Passage provided |

Fig. 1

Inhibition of FGF signaling results in ectopic amhc expression in the ventricle. (A-D) In situ hybridization showing amhc expression in frontal views at 48 hpf. (A) Wild-type embryos express amhc in the atrium. Similar phenotypes are seen in all controls examined: wild-type siblings of fgf8a mutants, nontransgenic siblings following heat shock, and DMSO-treated siblings. (B) In fgf8a mutants, amhc expression is found not only in the atrium but also in a small cluster of ventricular cells (arrowhead; n=32/46 mutants). (C) More ectopic amhc-expressing cells are induced in Tg(hsp70:dnfgfr1) embryos following heat shock at 18 hpf (n=15/15); these cells are typically seen along the inner curvature (arrow) and at the arterial pole (arrowhead) of the ventricle. (D) Similarly, ectopic amhc-expressing cells can be induced by exposure to SU5402 starting at 18 hpf (arrowhead; n=15/15). The relatively mild phenotype of fgf8a mutants (B), compared with the more striking presence of ectopic cells in Tg(hsp70:dnfgfr1)-expressing and SU5402-treated embryos (C,D), suggests that additional FGF ligands might work together with fgf8a to prevent inappropriate amhc expression. (E-H) Immunofluorescence with MF20 (marks the myocardium; red) and S46 (recognizes Amhc; green) showing cardiac morphology and Amhc localization in lateral views at 48 hpf. In contrast to wild type (E), ectopic Amhc (arrowheads) is seen in fgf8a mutants (F), Tg(hsp70:dnfgfr1) embryos after heat shock at 18 hpf (G) and embryos treated with SU5402 from 18-30 hpf (H) (n>10 each). Scale bars: 50 μm.

Dataset records |

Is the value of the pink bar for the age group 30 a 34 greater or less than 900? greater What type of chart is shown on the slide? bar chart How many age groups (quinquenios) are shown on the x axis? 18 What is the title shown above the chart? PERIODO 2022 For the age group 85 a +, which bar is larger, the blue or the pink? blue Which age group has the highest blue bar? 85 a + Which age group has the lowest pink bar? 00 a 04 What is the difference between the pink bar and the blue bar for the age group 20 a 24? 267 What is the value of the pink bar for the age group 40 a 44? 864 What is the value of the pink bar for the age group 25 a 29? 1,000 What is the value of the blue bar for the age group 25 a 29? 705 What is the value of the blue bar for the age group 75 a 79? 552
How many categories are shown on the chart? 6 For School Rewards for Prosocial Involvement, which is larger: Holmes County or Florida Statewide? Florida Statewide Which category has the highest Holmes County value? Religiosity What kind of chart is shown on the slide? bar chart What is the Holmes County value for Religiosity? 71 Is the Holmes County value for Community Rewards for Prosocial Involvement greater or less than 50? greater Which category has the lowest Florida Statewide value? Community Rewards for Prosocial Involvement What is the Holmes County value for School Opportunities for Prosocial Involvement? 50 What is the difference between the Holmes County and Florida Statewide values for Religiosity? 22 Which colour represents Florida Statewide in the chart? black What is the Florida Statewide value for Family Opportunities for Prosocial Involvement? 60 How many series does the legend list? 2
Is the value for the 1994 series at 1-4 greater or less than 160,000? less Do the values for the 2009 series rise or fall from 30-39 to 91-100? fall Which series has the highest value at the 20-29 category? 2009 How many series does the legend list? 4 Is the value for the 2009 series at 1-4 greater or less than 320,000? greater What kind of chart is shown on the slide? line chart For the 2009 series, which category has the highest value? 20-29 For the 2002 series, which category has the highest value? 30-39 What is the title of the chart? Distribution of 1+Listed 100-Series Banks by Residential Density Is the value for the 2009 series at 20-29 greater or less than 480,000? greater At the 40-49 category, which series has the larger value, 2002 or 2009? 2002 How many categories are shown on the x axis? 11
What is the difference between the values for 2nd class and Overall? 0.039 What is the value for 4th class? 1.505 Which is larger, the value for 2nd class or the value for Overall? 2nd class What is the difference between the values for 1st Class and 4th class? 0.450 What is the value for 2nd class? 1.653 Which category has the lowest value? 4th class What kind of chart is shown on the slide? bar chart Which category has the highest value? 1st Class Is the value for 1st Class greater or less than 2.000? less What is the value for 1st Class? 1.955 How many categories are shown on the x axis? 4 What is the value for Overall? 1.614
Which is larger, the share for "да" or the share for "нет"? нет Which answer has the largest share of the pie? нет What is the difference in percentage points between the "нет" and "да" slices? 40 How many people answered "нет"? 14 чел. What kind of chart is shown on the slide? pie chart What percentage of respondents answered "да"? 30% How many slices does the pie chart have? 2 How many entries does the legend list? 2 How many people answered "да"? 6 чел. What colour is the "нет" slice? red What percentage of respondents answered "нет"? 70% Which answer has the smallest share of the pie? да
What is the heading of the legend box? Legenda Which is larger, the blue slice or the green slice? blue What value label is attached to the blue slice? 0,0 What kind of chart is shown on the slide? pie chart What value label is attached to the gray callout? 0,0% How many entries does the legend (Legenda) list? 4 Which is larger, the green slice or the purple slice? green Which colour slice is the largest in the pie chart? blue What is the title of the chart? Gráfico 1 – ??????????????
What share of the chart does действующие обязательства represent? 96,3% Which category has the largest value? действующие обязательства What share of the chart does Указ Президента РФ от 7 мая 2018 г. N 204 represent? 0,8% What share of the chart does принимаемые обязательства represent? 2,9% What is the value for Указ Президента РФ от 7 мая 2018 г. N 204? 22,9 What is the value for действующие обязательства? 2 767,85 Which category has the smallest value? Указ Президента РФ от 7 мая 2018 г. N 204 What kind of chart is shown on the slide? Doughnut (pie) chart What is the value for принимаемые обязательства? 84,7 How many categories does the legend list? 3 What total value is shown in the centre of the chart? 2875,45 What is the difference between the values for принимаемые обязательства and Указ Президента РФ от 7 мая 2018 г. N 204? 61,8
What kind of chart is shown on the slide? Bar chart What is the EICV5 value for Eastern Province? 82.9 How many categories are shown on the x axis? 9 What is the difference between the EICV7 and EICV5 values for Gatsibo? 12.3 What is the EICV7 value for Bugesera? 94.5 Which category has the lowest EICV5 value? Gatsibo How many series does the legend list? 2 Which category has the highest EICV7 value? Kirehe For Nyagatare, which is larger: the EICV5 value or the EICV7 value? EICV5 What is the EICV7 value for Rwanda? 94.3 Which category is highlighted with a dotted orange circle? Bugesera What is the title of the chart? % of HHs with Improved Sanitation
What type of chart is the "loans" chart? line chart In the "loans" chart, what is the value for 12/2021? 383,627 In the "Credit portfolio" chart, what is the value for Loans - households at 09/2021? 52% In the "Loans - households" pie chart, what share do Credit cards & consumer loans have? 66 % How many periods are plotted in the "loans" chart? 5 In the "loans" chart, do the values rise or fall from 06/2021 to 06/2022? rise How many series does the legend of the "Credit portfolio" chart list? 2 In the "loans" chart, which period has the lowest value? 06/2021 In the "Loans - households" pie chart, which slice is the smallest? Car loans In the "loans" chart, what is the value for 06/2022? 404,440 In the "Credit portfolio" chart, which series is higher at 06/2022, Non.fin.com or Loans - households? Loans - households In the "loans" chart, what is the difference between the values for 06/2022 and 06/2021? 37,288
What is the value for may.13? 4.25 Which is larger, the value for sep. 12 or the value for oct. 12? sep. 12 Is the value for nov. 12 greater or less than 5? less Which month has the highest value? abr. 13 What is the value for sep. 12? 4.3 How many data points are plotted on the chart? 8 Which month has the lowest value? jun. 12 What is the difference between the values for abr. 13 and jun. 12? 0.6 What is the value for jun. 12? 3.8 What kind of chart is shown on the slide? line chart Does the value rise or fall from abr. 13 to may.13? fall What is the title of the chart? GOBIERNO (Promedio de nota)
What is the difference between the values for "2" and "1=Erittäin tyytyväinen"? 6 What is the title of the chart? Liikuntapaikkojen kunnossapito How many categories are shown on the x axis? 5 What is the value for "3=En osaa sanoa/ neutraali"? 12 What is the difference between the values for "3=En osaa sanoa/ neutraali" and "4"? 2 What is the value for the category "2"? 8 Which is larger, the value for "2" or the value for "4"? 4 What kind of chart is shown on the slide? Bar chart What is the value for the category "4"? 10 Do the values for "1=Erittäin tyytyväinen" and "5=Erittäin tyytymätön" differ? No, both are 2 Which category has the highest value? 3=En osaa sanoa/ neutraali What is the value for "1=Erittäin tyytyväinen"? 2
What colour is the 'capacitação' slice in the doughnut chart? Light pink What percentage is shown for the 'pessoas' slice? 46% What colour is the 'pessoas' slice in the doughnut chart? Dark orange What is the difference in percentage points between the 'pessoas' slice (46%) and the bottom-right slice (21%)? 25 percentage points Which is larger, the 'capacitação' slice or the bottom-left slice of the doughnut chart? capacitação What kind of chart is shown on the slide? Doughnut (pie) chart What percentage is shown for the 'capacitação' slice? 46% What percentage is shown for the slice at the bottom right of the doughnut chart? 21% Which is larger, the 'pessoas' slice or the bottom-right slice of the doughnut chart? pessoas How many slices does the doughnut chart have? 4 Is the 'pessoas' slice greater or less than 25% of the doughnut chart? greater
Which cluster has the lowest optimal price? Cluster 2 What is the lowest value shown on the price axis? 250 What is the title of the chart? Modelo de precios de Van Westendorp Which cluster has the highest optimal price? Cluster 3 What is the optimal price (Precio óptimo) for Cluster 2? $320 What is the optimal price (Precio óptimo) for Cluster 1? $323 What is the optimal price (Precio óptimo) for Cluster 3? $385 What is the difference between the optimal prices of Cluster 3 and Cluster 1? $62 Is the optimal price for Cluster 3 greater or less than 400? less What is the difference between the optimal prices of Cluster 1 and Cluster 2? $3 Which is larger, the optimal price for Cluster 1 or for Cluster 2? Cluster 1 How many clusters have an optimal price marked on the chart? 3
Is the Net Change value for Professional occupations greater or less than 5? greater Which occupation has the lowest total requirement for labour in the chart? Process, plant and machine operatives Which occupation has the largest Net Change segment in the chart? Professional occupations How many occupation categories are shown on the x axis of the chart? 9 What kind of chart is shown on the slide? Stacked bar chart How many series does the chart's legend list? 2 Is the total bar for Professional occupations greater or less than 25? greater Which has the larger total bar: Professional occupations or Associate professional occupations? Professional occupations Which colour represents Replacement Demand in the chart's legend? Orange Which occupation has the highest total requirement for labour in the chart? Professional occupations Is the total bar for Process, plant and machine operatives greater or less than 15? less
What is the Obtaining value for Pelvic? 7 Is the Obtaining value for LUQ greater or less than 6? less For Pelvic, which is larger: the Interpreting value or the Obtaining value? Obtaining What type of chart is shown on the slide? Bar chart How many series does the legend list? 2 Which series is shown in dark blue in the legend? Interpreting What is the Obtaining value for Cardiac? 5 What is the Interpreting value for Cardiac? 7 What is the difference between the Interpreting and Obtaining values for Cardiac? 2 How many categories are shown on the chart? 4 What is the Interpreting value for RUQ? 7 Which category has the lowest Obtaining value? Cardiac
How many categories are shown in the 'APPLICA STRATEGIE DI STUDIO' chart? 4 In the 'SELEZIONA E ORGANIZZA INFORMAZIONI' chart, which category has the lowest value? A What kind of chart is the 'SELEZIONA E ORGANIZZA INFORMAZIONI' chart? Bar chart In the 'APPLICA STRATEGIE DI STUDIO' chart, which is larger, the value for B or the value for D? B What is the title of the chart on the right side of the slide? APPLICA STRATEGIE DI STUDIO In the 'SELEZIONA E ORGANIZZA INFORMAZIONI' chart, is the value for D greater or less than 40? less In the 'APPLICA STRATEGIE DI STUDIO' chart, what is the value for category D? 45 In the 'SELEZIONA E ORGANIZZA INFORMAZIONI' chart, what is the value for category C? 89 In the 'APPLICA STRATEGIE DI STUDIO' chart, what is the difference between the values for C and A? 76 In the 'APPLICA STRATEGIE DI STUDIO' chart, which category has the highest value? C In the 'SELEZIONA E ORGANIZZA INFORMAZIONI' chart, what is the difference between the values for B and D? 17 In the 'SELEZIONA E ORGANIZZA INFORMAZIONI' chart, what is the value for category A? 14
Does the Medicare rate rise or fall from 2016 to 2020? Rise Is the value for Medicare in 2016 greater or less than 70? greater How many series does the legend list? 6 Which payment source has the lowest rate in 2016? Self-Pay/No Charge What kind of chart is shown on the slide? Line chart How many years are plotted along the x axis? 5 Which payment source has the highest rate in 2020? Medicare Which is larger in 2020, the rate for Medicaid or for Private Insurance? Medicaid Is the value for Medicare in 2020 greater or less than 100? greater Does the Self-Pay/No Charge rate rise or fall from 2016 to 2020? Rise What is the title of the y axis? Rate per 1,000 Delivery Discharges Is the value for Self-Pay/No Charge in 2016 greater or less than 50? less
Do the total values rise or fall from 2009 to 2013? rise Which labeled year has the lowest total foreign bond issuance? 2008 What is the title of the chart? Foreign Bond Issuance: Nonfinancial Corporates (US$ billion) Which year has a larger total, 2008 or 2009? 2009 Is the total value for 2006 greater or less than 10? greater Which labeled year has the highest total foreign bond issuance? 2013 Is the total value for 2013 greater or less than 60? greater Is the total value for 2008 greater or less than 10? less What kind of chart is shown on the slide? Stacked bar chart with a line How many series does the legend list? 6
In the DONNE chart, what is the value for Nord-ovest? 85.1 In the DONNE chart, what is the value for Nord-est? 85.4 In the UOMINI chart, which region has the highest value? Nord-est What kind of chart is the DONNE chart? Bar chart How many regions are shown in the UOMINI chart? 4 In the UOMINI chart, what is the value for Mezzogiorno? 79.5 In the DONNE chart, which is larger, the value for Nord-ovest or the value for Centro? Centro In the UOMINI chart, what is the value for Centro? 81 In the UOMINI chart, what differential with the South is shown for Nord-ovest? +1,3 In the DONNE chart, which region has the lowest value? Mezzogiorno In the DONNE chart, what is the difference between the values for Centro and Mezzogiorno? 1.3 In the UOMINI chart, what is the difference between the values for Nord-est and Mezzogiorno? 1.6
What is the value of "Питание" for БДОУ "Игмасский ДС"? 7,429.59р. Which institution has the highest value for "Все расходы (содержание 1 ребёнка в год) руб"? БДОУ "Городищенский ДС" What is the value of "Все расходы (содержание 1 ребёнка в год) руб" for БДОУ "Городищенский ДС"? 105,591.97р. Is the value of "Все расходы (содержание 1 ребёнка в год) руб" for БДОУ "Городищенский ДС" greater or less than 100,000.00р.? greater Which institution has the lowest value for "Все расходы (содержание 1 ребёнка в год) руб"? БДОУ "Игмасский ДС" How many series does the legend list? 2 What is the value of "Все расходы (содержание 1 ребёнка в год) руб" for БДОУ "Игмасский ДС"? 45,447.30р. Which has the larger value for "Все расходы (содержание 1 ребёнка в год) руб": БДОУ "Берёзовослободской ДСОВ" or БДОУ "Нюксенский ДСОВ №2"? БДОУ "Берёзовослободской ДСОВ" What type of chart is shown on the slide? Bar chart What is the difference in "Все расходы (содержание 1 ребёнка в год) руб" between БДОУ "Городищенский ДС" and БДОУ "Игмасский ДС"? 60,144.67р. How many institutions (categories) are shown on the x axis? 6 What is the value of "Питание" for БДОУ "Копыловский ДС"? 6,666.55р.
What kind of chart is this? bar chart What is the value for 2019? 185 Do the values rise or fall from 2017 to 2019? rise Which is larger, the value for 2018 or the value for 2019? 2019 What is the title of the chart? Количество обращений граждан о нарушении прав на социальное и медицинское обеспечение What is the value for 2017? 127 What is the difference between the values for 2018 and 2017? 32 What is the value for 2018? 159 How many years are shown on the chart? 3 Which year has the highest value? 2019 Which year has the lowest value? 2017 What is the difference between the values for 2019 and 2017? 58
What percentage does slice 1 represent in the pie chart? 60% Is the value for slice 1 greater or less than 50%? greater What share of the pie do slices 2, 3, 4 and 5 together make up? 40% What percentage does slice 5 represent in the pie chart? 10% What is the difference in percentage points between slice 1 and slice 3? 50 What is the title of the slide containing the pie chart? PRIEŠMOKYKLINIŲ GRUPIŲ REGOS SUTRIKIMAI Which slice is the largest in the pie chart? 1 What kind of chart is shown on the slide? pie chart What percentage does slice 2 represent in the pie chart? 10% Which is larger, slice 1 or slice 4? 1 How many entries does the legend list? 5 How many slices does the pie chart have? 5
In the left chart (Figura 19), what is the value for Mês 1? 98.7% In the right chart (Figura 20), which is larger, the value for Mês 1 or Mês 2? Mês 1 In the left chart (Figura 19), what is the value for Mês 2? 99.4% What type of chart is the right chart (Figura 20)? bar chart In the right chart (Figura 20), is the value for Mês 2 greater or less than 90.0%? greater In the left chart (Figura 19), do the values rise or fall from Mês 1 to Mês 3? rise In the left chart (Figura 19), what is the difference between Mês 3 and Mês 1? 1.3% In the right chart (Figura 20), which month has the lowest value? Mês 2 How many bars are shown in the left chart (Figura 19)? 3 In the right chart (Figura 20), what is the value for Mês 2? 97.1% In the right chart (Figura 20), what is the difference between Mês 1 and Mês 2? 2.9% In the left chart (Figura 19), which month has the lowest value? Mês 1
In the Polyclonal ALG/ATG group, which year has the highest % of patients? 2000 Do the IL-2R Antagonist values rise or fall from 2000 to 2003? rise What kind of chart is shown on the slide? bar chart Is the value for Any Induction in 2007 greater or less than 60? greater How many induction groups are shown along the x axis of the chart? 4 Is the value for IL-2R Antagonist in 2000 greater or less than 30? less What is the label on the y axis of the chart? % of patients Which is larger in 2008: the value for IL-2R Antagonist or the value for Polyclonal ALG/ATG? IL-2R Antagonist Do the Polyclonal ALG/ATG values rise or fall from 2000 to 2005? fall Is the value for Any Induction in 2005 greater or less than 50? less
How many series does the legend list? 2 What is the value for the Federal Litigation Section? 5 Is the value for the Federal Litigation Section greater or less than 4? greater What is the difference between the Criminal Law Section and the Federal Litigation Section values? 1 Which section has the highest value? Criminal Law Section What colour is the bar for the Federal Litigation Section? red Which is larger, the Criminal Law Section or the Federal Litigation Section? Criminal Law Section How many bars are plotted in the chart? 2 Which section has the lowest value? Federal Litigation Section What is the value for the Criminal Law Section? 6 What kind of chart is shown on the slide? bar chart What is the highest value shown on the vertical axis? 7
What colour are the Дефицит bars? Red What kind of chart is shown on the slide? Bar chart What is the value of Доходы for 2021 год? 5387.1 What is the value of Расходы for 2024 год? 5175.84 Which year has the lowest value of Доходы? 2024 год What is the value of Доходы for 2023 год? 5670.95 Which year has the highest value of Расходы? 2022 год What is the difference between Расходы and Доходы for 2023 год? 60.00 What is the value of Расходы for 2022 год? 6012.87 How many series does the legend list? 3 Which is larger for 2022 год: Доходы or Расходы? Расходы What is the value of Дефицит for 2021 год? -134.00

Work item |
Decide whether each statement agrees with the figure legend on FGF signaling and amhc expression, answering yes or no and quoting the deciding words: (a) ectopic amhc expression in ventricular cells was observed in 32 of 46 fgf8a mutants; (b) exposure to SU5402 began at 30 hpf; (c) MF20 is the antibody that recognizes Amhc.

Answer to this problem |
(a) Yes: "in a small cluster of ventricular cells (arrowhead; n=32/46 mutants)."
(b) No: "ectopic amhc-expressing cells can be induced by exposure to SU5402 starting at 18 hpf."
(c) No: "MF20 (marks the myocardium; red) and S46 (recognizes Amhc; green)."